**MATERIAL PROVIDED**
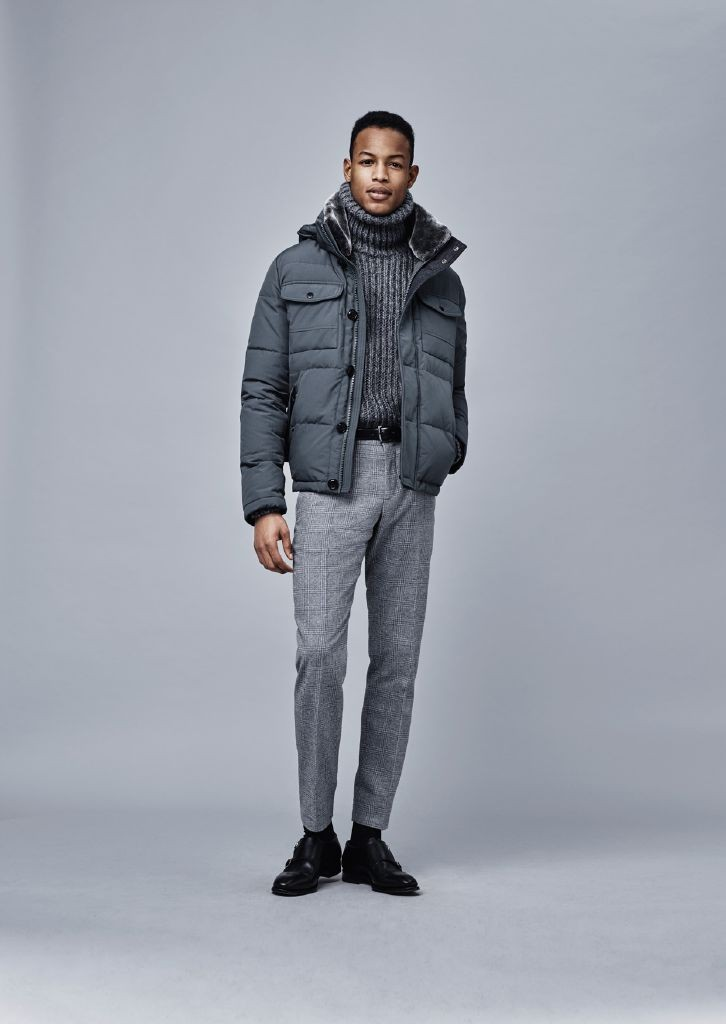 resized_FW15_MSW_look 21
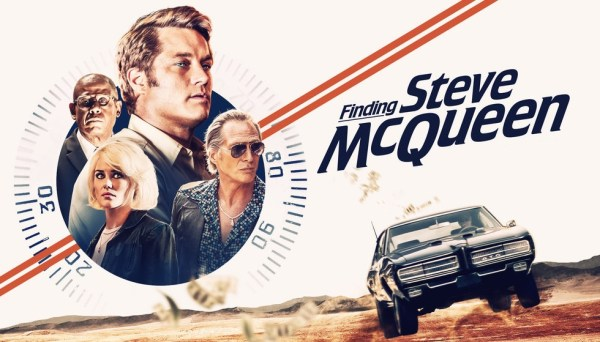 Finding Steve McQueen Movie 2019
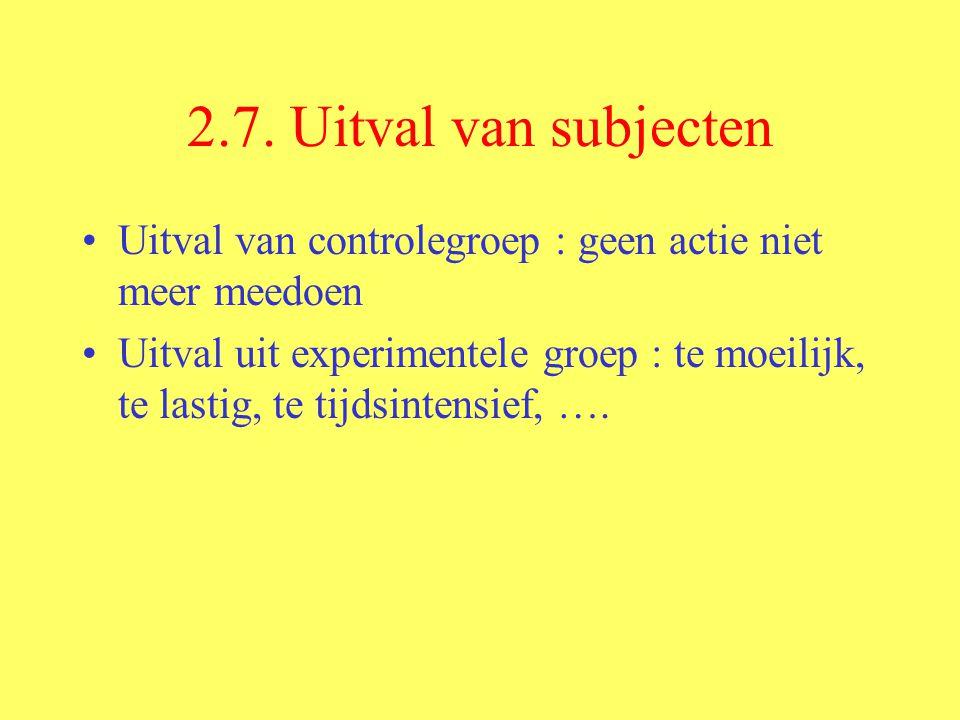 2.7. Uitval van subjecten Uitval van controlegroep : geen actie niet meer meedoen.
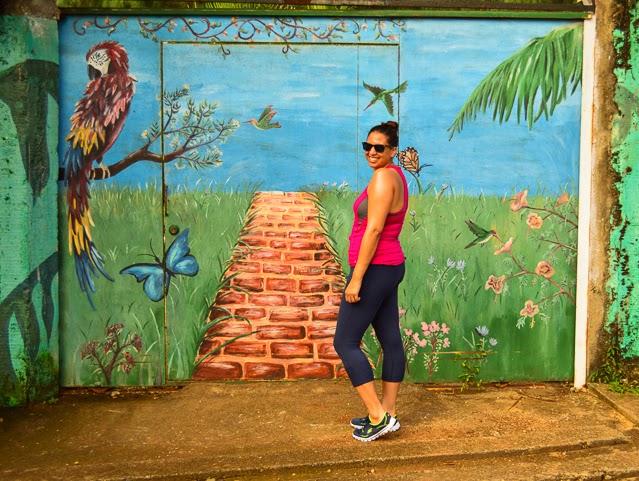 Wall mural Utila Honduras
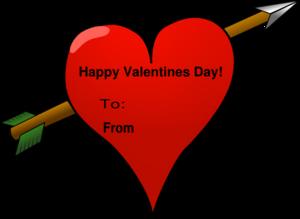 Valentine Card Clip Art at Clkercom  vector clip art online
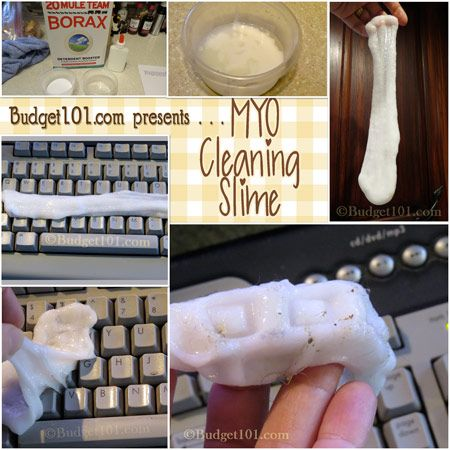 Budget101.com - - Easy Cleaning Slime | Cleaning Slime | Homemade Cleaning Recipes | DIY Cleaners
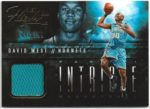 David West 2013-14 Panini Intrigue Flight Jersey 48/199
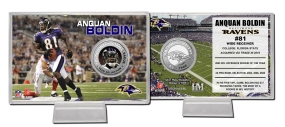 Anquan Boldin Silver Coin Card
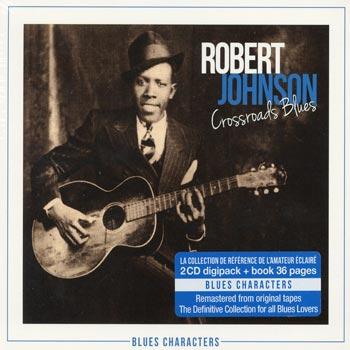 Crossroad blues (Rem)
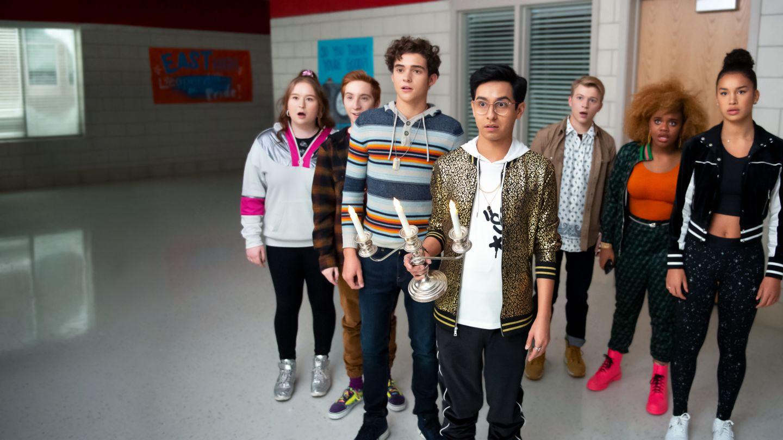 Elenco de High School Musical: A Série: O Musical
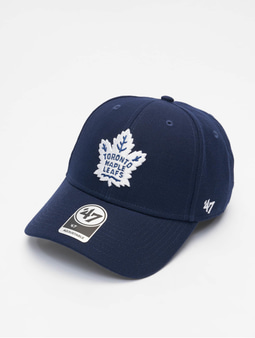 '47 NHL Toronto Maple Leafs MVP Snapback Cap Light Navy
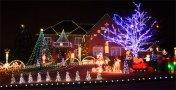 Christmas Outdoor Lighting Ideas CdwW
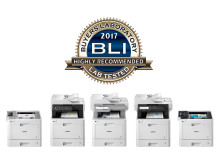 Awards blog no6 image Highly rec printers
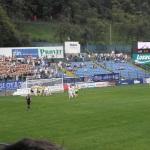 Fans ve Zlíně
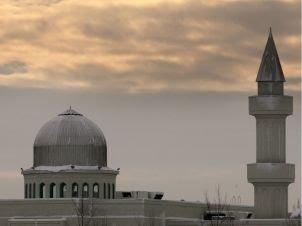 Muslim Calgary Siap Rayakan Maulud Nabi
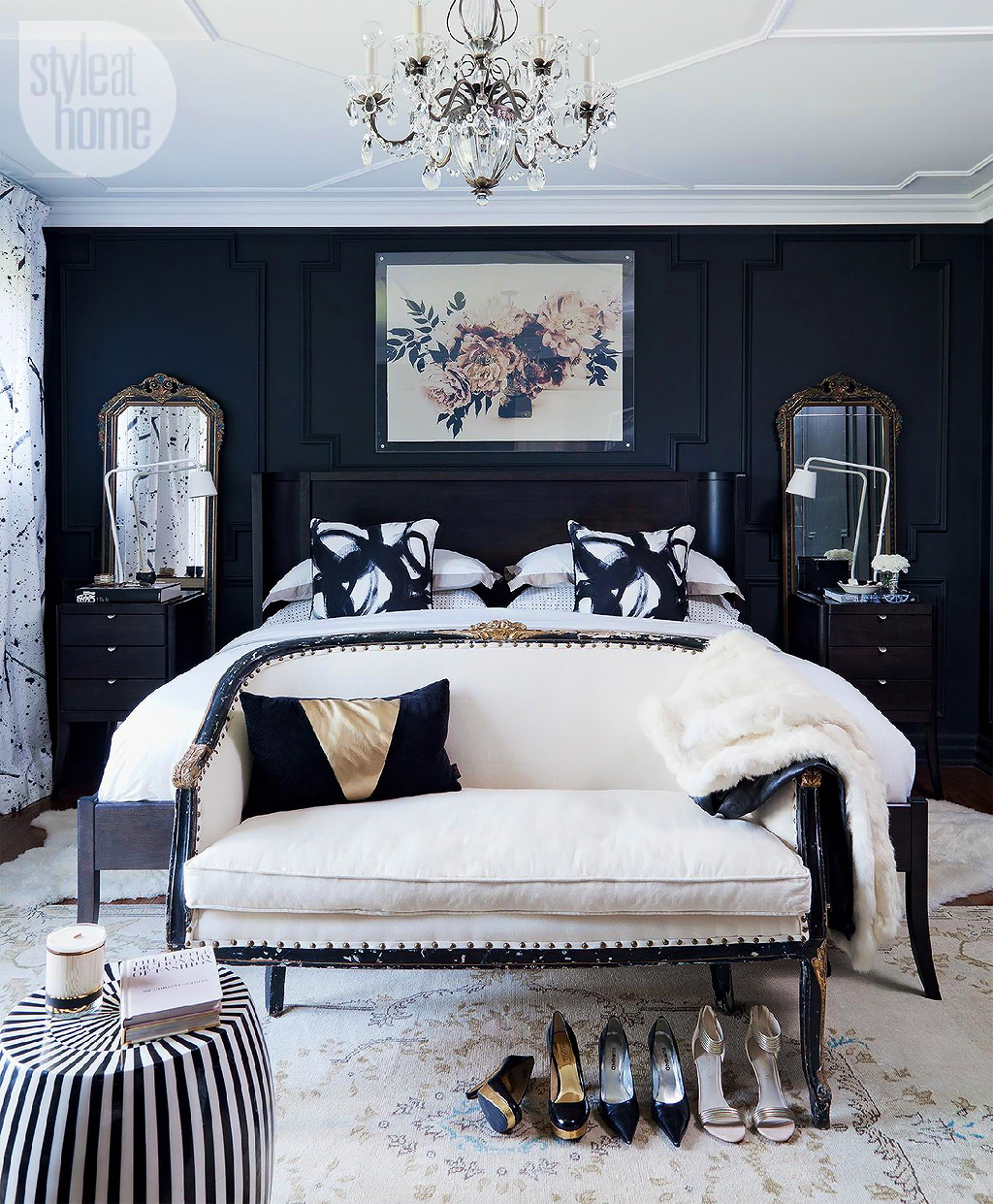 Style-At-Home-Bedroom-decor-6
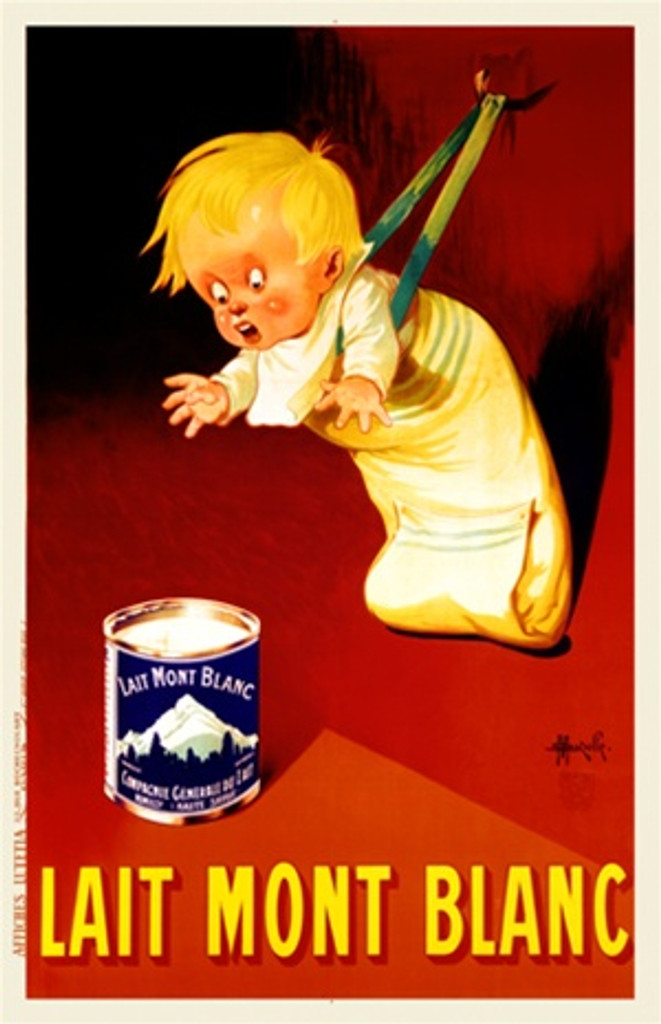 Lait Mont Blanc by Auzolle 1926 France - Vintage Poster Reproductions. This vertical French culinary / food poster features a boy leaning forward on a strap hooked to the wall to grab a can on red background. Giclee Advertising Prints. Classic Posters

**ASSIGNED TASK**
Every record above should reappear exactly, with the pictures gone.

**ANSWER TO THE PROBLEM**
 resized_FW15_MSW_look 21
 Finding Steve McQueen Movie 2019
 2.7. Uitval van subjecten Uitval van controlegroep : geen actie niet meer meedoen.
 Wall mural Utila Honduras
 Valentine Card Clip Art at Clkercom  vector clip art online
 Budget101.com - - Easy Cleaning Slime | Cleaning Slime | Homemade Cleaning Recipes | DIY Cleaners
 David West 2013-14 Panini Intrigue Flight Jersey 48/199
 Anquan Boldin Silver Coin Card
 Crossroad blues (Rem)
 Elenco de High School Musical: A Série: O Musical
 '47 NHL Toronto Maple Leafs MVP Snapback Cap Light Navy
 Christmas Outdoor Lighting Ideas CdwW
 Awards blog no6 image Highly rec printers
 Fans ve Zlíně
 Muslim Calgary Siap Rayakan Maulud Nabi
 Style-At-Home-Bedroom-decor-6
 Lait Mont Blanc by Auzolle 1926 France - Vintage Poster Reproductions. This vertical French culinary / food poster features a boy leaning forward on a strap hooked to the wall to grab a can on red background. Giclee Advertising Prints. Classic Posters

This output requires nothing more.